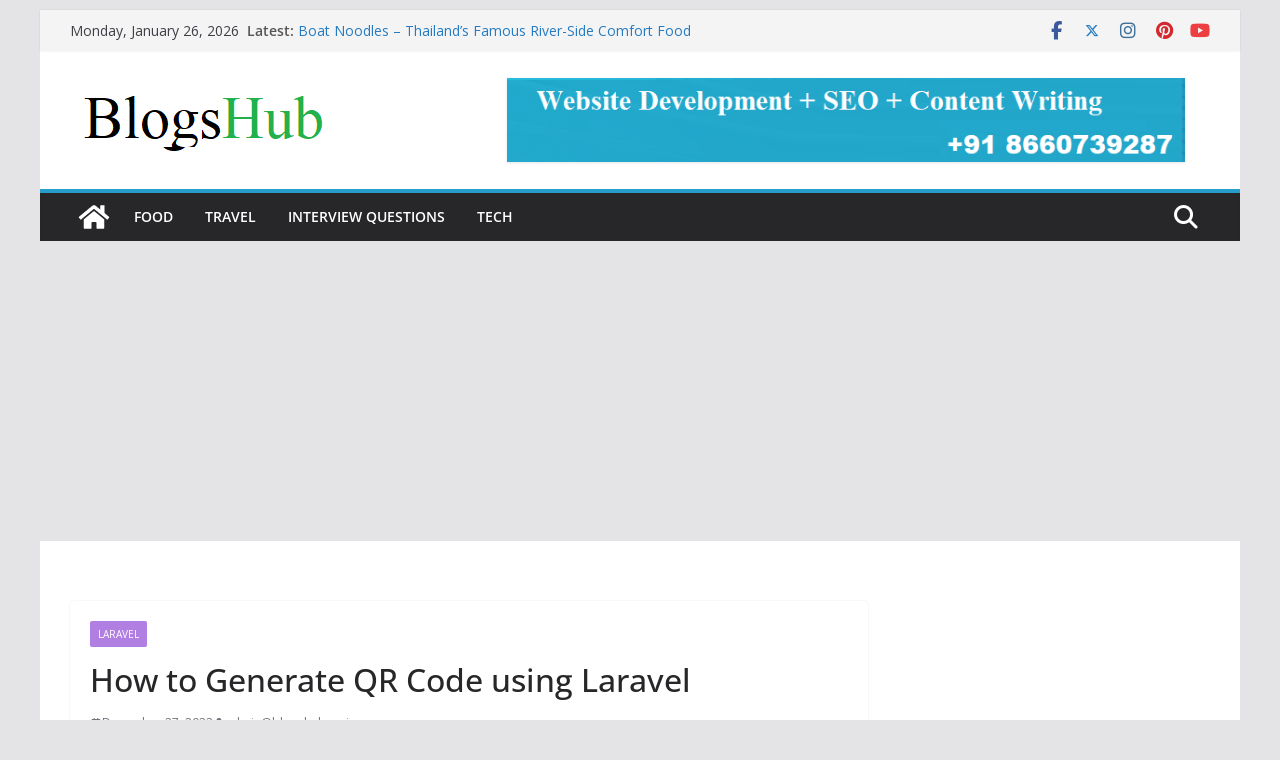

--- FILE ---
content_type: text/html; charset=utf-8
request_url: https://www.google.com/recaptcha/api2/aframe
body_size: 266
content:
<!DOCTYPE HTML><html><head><meta http-equiv="content-type" content="text/html; charset=UTF-8"></head><body><script nonce="CjmPaqnZnhmAynXuXwHtVg">/** Anti-fraud and anti-abuse applications only. See google.com/recaptcha */ try{var clients={'sodar':'https://pagead2.googlesyndication.com/pagead/sodar?'};window.addEventListener("message",function(a){try{if(a.source===window.parent){var b=JSON.parse(a.data);var c=clients[b['id']];if(c){var d=document.createElement('img');d.src=c+b['params']+'&rc='+(localStorage.getItem("rc::a")?sessionStorage.getItem("rc::b"):"");window.document.body.appendChild(d);sessionStorage.setItem("rc::e",parseInt(sessionStorage.getItem("rc::e")||0)+1);localStorage.setItem("rc::h",'1769456136891');}}}catch(b){}});window.parent.postMessage("_grecaptcha_ready", "*");}catch(b){}</script></body></html>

| WHAT THE TASK REQUIRES |
For this exercise, print all of the entries exactly as they appear, but without pictures.

| EXERCISE RESULT |
--- FILE ---
content_type: text/html; charset=utf-8
request_url: https://www.google.com/recaptcha/api2/aframe
body_size: 266
content:
<!DOCTYPE HTML><html><head><meta http-equiv="content-type" content="text/html; charset=UTF-8"></head><body><script nonce="CjmPaqnZnhmAynXuXwHtVg">/** Anti-fraud and anti-abuse applications only. See google.com/recaptcha */ try{var clients={'sodar':'https://pagead2.googlesyndication.com/pagead/sodar?'};window.addEventListener("message",function(a){try{if(a.source===window.parent){var b=JSON.parse(a.data);var c=clients[b['id']];if(c){var d=document.createElement('img');d.src=c+b['params']+'&rc='+(localStorage.getItem("rc::a")?sessionStorage.getItem("rc::b"):"");window.document.body.appendChild(d);sessionStorage.setItem("rc::e",parseInt(sessionStorage.getItem("rc::e")||0)+1);localStorage.setItem("rc::h",'1769456136891');}}}catch(b){}});window.parent.postMessage("_grecaptcha_ready", "*");}catch(b){}</script></body></html>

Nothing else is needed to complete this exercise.